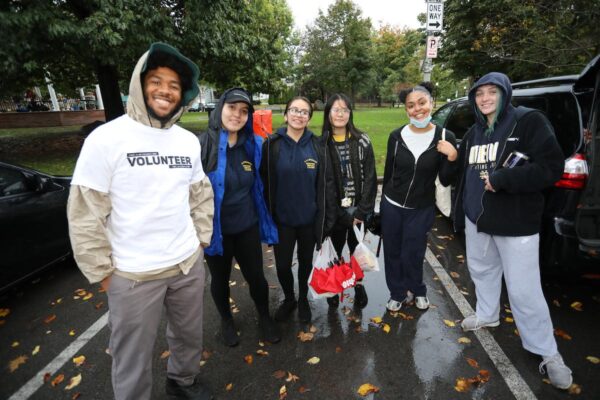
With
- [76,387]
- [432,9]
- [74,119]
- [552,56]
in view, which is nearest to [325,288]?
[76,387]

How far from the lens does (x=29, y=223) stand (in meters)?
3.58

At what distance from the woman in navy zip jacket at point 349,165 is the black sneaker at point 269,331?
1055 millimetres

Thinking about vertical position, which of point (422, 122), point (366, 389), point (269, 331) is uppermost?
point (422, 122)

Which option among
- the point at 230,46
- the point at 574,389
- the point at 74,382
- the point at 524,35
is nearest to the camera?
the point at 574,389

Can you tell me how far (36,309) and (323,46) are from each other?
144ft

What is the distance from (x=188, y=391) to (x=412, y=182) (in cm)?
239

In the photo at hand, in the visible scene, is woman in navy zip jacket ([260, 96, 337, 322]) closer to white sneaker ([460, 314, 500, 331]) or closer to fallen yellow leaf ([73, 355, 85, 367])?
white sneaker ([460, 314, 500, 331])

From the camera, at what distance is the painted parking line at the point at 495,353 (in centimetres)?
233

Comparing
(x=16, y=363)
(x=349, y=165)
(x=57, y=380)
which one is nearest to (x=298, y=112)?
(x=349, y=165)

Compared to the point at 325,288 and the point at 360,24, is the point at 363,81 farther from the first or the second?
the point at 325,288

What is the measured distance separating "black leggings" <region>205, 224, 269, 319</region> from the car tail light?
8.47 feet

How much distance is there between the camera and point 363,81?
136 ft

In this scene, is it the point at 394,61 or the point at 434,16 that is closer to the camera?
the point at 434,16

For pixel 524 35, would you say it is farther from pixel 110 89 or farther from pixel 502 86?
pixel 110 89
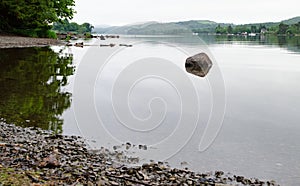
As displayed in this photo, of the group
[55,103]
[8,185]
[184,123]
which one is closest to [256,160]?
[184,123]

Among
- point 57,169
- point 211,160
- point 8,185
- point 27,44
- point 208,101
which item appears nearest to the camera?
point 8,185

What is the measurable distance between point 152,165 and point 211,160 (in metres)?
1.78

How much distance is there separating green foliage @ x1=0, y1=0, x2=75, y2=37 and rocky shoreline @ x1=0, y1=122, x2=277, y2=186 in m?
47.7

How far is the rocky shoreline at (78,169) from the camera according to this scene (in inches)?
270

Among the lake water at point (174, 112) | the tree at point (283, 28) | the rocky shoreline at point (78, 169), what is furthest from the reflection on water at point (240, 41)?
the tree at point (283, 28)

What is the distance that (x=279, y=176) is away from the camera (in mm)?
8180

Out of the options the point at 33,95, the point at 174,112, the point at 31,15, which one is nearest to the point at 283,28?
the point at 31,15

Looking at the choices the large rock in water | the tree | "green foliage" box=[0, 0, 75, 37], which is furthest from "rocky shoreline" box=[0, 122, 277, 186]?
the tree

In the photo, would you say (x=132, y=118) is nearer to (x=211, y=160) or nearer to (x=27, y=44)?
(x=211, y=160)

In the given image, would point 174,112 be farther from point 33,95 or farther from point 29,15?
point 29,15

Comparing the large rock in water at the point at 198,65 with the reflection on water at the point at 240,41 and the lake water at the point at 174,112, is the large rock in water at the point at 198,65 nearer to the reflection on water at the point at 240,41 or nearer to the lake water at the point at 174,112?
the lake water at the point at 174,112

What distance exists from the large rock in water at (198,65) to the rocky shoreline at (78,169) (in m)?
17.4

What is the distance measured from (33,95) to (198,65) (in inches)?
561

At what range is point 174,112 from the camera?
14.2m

══════════

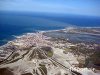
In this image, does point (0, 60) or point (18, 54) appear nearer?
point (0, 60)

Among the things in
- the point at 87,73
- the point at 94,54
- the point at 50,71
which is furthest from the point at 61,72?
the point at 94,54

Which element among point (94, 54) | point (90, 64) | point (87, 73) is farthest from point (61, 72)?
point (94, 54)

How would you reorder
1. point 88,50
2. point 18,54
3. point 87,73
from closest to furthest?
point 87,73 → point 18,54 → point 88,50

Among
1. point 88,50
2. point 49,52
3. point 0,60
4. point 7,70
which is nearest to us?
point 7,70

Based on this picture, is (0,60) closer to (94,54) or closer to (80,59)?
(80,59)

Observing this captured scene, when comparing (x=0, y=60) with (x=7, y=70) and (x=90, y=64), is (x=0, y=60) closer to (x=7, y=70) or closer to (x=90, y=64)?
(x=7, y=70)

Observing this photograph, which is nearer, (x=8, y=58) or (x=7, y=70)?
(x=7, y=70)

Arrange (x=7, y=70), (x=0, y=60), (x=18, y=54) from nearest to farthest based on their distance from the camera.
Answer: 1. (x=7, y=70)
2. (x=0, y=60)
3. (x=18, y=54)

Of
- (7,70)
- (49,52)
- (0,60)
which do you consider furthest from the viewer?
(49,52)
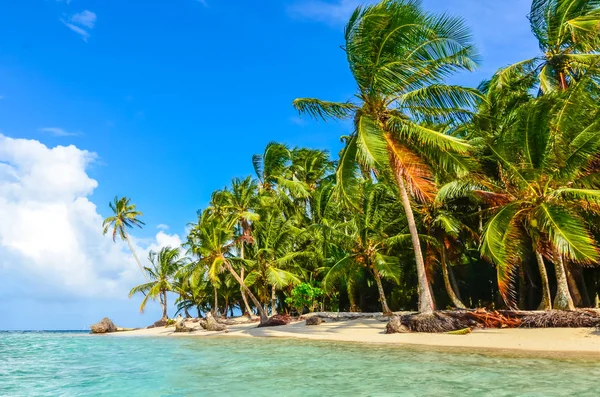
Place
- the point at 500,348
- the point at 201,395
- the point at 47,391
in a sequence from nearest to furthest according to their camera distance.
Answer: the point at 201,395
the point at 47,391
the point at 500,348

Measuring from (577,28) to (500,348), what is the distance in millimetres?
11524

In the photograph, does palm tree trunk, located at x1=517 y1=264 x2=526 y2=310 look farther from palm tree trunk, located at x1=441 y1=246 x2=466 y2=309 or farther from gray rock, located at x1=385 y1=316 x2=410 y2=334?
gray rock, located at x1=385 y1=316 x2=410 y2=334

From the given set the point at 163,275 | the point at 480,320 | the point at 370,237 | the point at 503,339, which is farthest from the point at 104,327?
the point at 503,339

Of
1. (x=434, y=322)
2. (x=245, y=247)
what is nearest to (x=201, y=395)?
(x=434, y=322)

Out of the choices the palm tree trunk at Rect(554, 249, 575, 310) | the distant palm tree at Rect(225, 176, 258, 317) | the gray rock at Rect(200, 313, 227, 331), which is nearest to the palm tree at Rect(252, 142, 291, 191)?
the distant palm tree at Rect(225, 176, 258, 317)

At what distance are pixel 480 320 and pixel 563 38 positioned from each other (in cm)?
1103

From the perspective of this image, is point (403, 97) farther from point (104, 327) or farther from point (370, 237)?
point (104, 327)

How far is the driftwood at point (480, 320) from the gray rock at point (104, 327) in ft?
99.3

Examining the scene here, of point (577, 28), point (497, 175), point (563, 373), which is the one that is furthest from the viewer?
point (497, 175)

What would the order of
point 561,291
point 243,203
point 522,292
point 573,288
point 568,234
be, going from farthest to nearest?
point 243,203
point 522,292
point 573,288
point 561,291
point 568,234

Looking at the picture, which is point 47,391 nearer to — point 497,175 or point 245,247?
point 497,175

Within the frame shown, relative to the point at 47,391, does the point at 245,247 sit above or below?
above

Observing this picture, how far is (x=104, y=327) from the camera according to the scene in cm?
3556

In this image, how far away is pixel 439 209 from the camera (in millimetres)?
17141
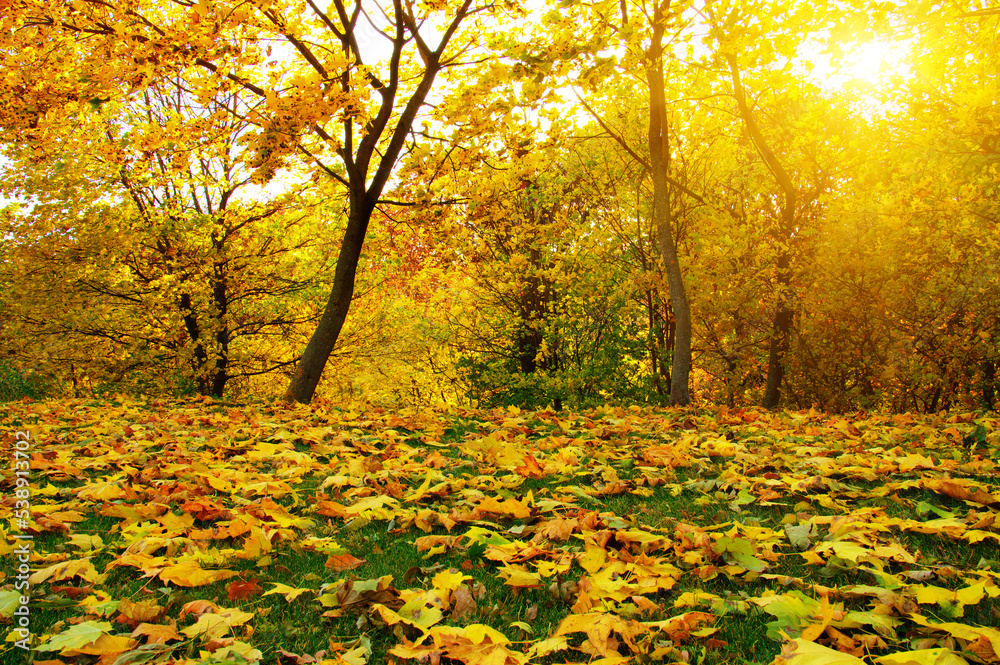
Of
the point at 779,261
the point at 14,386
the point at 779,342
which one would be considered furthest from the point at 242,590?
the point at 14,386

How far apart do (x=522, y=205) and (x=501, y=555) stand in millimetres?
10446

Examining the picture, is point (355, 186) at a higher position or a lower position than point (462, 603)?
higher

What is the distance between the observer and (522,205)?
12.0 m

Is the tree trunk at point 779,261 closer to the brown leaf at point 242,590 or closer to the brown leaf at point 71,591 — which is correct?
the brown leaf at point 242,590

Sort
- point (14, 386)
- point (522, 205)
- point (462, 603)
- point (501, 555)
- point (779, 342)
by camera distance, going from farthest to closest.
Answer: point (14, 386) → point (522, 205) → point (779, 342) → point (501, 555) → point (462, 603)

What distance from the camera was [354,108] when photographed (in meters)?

══════════

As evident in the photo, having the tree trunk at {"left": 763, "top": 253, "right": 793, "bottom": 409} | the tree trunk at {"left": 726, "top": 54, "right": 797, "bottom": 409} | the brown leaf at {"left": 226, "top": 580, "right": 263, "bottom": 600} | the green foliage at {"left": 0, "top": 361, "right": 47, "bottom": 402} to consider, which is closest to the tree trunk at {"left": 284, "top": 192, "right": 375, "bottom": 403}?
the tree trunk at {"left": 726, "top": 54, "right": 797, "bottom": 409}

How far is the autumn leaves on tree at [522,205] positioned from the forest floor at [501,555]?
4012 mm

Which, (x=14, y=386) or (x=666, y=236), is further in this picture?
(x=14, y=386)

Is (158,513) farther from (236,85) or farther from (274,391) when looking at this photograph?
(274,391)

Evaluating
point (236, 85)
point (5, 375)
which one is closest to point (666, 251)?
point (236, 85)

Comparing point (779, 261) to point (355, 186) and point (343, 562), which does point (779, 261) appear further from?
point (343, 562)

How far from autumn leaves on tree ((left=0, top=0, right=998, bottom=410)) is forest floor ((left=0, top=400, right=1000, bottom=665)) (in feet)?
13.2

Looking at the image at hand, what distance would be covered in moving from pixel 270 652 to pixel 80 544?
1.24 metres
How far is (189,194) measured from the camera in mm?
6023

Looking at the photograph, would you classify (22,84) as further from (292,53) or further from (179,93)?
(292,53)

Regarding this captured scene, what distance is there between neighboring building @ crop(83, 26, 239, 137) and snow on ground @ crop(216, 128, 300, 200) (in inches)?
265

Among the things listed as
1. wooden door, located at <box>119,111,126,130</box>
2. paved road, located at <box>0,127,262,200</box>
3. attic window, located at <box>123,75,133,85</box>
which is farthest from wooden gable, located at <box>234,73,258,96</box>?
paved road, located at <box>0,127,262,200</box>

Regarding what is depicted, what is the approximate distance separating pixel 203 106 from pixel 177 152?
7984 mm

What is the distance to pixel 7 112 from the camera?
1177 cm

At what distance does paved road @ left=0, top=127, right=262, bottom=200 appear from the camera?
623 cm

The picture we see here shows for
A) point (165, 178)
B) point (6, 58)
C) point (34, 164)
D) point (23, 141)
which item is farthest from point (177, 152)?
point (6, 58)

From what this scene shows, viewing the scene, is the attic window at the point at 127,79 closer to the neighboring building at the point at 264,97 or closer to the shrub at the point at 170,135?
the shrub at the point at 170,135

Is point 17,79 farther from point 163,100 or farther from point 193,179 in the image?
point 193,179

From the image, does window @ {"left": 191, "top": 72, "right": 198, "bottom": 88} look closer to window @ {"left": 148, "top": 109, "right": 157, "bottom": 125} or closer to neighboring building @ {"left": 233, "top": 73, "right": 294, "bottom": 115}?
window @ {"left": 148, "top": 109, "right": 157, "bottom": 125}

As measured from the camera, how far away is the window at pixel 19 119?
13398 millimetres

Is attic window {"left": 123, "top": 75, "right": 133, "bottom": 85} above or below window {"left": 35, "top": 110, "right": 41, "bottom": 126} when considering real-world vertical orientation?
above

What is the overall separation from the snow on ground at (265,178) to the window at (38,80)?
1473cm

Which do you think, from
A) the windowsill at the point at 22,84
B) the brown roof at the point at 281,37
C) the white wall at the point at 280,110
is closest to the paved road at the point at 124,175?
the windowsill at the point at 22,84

══════════

Work instructions:
Find every line in the items above that contains the string "away", treating uppercase and lowercase as different, and copy each of those lines in full.

Answer for the task:
What is the distance that (x=279, y=176) is away from the camera (in mm)?
In this image, how far away is pixel 439 209 from the camera (in millimetres)?
As measured from the camera, how far away is the window at pixel 19 119?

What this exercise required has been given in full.